Section 133(2) should therefore be interpreted as applying only to debts that have been quantified and have become payable. It follows that the first letter was not, at least by itself, a notice that satisfied s 133(2).
When the council officer wrote the second letter to the respondents on 22 March 2012, the council was entitled to do two things. It was entitled under s 201(4) to "charge" them for the cost of abatement action taken under s 201(1). And it was entitled under s 133(2) to give them notice in writing of its intention to recover the debt thereby created.
In my view a council may do both of those things in the one letter. And in my view no particular form of words needs to be used when a council gives notice in writing pursuant to s 133(2) of its intention to recover a debt. Any form of words that informs the debtor that the council proposes to sue to recover the debt must be sufficient. There is certainly no need to say anything about an action in a court, but any error by the learned magistrate as to that point was inconsequential.
The letter of 22 March 2012 did a number of things. It reminded the respondents of the correspondence in May 2011 about the council's intention to enter the property and undertake works.
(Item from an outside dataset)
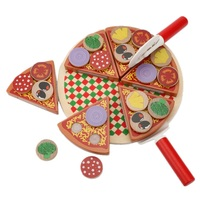 27pcs Wood Pizza Kitchen Toys Set Wooden Cutting Food Vegetables Fruit Play House Toys For Children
It provided them with a copy of the first letter. It reminded them that they were told in May 2011 that council "would require" them to pay for the cost of the work. It said that a tax invoice for the work was enclosed. Clearly, by that letter, the council charged them for the cost of the abatement action pursuant to s 201(4).
But that letter did not inform the respondents that the council then intended to "recover" the amount charged. At most, it reminded them that that was what the council had in mind at the time of the first letter in May 2011. It certainly did not tell them that the council not only required them to pay, but also proposed to take some sort of action to enforce its right to payment.
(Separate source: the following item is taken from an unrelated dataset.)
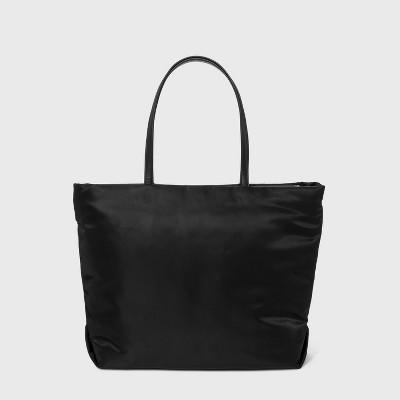 Athleisure Soft Tote Handbag - A New Day™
It is clear therefore that the second letter did not, either alone or when read together with the first letter, constitute "notice in writing" of the intention referred to in s 133(2).
It follows that the learned magistrate was right to conclude that s 133(3) prohibited the institution of the council's proceedings, and that he was right to dismiss the council's claim. That is why I dismissed the appeal.
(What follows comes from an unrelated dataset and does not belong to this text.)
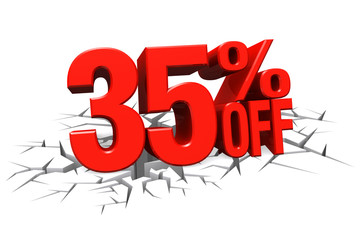 3D render red text 35 percent off on white crack hole floor.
When I dismissed the appeal, I neglected to refer to the fact that the council had applied for an extension of time. Rule 684 of the Supreme Court Rules 2000 required this appeal to be instituted within 14 days after the date on which the learned magistrate dismissed the claim. The council's solicitor mistakenly assumed that the time limit was 21 days, and filed the notice of appeal six days too late. The council applied for an extension of time. Having regard to the length of the six days' delay, the reason it occurred, and the fact that the delay did not disadvantage the respondents in preparing their case, I would have granted an extension of time if the appeal had had merit. Because I had decided that the appeal should not succeed, the appropriate course was to dismiss the application for an extension of time. I have made an order to that effect in chambers without reconvening the Court.